■ Page extract:
## Start

We can analyze this readily with analytical tools, no need for simulations.

The op-amp is stable down to a certain noise gain. At unity gain, it has whatever phase margin. For the TL071, something like 60 degrees. (Or if it's not a unity-gain-stable type, then some phase at whatever specified gain.) If we introduce more gain to the loop, the margin goes away, and it at least peaks more, or oscillates outright.
And this is just for instantaneous (unlimited bandwidth) gain. For real gain elements (like a transistor), there is some additional phase shift, which reduces phase margin even further.
The transistor has voltage gain. With a grounded source (more or less), the voltage gain is close to R4 * gm (it's less by the output resistance, but that's generally quite high for FETs (channel length modulation factor) so we can ignore it). With a source resistor R8, the maximum transconductance is 1/R8; however, the device's gm acts in series with R8, to realize the total equivalent.
The hybrid-pi model of the BJT uses r_e, a current-dependent resistor in the same position as R8, to represent the BJT's transconductance. We do precisely the same here, except r_e * h_fe is not reflected back to the gate terminal as r_π, instead we only have gate capacitance and strays there. Huh, I forget if they still call it a "hybrid-pi" model when it's a FET, but in any case, yeah, it works the same with these changes.
R8 usually dominates under class A bias conditions, because gm is usually large. At ~0.7A as shown, gm looks to be around, oh, 0.25 S, which is comparable (larger, though not by much) to R8's conductance of 0.2 S. The series total is 9 ohms or 0.11 S.
The voltage gain then is around 9, which isn't astonishing, and is actually more than matched by your feedback network.
That leaves the capacitance, which I would guess is dominant right around the opamp's cutoff, hence the hit to phase margin.
You can extend phase margin by strategically dulling the op-amp -- add an R+C from its output to -in, and adjust values until step response is ideal. With a unity-gain-stable op-amp, this should give better performance than using R11.
The ideal values of the R+C will depend on capacitances as well as gain. All of which are dependent here, so you can't compensate it very effectively over the full output range -- it will always be slower at low voltages (where capacitances are higher) and high voltages (where drain current is small).

## End

■ Dataset excerpt:
## Start

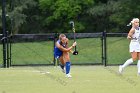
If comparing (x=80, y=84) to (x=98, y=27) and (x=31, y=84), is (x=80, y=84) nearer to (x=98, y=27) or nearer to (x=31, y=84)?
(x=31, y=84)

## End

■ List of tasks:
(1) Using the op-amp stability post, answer each question briefly:
(a) What phase margin does it give for the TL071 at unity gain?
(b) About what value does it estimate for the transistor's gm at roughly 0.7 A?
(c) What does it suggest adding from the op-amp's output to -in to extend phase margin?
(2) Write the next part of the op-amp stability post, picking up after its final sentence.

■ Answers to the exercise:
(1)
(a) Something like 60 degrees.
(b) Around 0.25 S.
(c) An R+C.

(2)
Noise gain: the, well, gain of the op-amp's noise. Typically, the feedback ratio. Note that you've strapped a resistor across the inputs, which increases the noise gain without affecting the signal gain. This does exactly what it sounds like it does -- noise goes up, including offset which is just DC "noise". You've found this to be necessary, for precisely these reasons -- you need to reduce the amp's performance (unfortunately, this necessarily includes the noise floor too) to deal with the transistor gain in the loop.
General note -- collector- or drain-output amps aren't popular among amateurs, because they're harder to design and aren't really called for by their applications (mostly driving speakers, which are designed for very low source impedances, fractional ohms). Every op-amp with rail-to-rail outputs, though, is such a type!
On that note, about output impedances -- the TL071 will itself have a follower style output, and an impedance around 100s of ohms around fT. Consider increasing R7 to suit -- that way the op-amp has a reasonable fraction of its own output to read, without being completely swamped by gate capacitance.
And to improve gate drive speed, you can add a zero-offset follower if you like, or use a gruntier amp. Using a newer transistor also helps, since MOSFET performance has improved by about 5x since the days of the IRF640 (though this comes at the price of smaller die area, so the power dissipation ratings tend to be lower for the same V,I ratings -- YMMV).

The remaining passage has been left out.